Note: This is a series where I cover 52 healing practices to increase mental hygiene. They are not intended to replace necessary mental health or medical services. I am not paid to do this but it should be noted that these articles are my opinion and not medical advice. Please discuss with your healthcare professionals to determine what practices are right for your needs.

What is Breathwork?

There are a lot of breathing techniques out there, but this isn’t just meditation focused on the breath (as I initially thought it was) but a specific two part breath that involves an open mouth inhale into the belly, then the chest, before an open mouth exhale. Practitioners claim it moves stagnant energy through the body and helps clear emotional blockages. Studies do show that changing patterns of breathing can restore stress response systems in the body according to The Healing Power of Breath by Richard Brown and Patricia Gerbarg. I will say, this is one of those practices that you hear described one way, but the experience of it is completely different.
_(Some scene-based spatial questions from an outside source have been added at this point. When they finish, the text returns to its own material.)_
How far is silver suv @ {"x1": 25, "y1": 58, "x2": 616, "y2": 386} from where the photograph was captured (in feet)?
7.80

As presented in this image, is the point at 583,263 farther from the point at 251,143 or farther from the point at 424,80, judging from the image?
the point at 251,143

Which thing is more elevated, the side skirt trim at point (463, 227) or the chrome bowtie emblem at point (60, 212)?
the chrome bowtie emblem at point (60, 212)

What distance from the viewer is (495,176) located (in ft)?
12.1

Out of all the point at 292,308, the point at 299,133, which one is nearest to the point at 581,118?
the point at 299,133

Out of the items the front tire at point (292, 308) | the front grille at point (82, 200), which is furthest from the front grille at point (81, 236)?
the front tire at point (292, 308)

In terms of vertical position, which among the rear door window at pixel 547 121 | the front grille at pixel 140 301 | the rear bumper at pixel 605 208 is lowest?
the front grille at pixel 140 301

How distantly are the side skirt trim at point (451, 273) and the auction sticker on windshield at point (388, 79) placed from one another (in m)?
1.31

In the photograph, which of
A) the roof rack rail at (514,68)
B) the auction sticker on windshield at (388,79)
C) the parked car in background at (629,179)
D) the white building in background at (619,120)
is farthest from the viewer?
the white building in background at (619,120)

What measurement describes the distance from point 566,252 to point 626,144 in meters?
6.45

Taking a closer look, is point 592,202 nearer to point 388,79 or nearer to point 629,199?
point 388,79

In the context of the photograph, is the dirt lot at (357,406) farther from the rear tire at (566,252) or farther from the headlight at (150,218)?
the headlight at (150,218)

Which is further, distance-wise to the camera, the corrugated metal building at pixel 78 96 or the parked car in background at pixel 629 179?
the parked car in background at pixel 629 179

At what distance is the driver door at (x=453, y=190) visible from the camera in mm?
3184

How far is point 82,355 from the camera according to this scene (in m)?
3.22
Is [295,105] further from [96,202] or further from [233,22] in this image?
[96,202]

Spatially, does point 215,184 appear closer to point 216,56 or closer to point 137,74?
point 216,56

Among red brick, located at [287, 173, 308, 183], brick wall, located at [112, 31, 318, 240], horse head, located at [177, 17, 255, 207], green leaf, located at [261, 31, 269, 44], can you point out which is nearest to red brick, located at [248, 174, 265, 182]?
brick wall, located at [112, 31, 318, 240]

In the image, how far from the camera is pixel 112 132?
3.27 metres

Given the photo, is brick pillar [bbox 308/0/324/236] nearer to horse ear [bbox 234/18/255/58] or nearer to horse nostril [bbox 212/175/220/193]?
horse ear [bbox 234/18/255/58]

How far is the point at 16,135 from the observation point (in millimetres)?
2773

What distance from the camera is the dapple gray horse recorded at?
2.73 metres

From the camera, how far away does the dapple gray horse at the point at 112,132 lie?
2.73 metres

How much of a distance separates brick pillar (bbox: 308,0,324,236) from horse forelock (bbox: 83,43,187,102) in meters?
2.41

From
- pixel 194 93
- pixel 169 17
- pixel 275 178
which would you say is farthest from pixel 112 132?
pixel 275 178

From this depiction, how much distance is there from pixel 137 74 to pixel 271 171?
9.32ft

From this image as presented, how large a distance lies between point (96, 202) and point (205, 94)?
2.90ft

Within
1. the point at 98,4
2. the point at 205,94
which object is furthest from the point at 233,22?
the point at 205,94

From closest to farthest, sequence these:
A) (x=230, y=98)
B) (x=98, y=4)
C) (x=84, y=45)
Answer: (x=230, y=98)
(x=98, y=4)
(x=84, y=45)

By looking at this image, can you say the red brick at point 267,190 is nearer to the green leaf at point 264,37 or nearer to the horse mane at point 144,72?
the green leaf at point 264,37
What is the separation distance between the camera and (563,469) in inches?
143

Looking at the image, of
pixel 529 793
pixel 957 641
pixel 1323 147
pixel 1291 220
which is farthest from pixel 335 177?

My Experience of Breathwork

The reason I am starting this series with Breathwork is because of my own experience with the practice. I attended the class somewhat on accident. I thought it was a meditation class focused on the breath. I though perhaps I would learn different breathing techniques, but I did not have any clue what the class would actually end up being like. I sat down, and the teacher stated that we would be doing a powerful technique that may result in hand cramping and emotional outbursts like crying. Um..what?! I thought I was coming here to relax. I thought about leaving but I was already there, and my curiosity was peaked. I was sure I would not be crying in front of perfect strangers. Cut to me crying. And my hands did cramp like lobster claws as they described. Thankfully I had been warned, so these did not scare me. But what also happened is I felt SO GOOD. Like I had released ten years of emotional baggage. As a therapist, I know the power of talking through your problems and gaining new insight, but often the stored emotions don’t get released just through talking. This led me to incorporate more of a mind-body connection into my work as a therapist and I use breathwork on days where I just feel overwhelmed or fatigued and it really helps.


Know your limits – I have a lot of experience with therapy and coping skills. Breathwork tends to bring forward pent-up emotions, so know that you have a place to process what comes up in the class.

It’s a physical class – The breath, the tensing muscles, laying on your back; this is a more physical class than your typical meditation class. Know you body and what it can handle at the moment.

Choose group or 1:1 – Many meditation studios offer these classes which can be great because the energy of the room is very helpful. However, if it feels overwhelming to do this practice with others, you can find a practitioner to work with you one on one. Look up local meditation studios for classes and likely their teachers with offer individual sessions as well.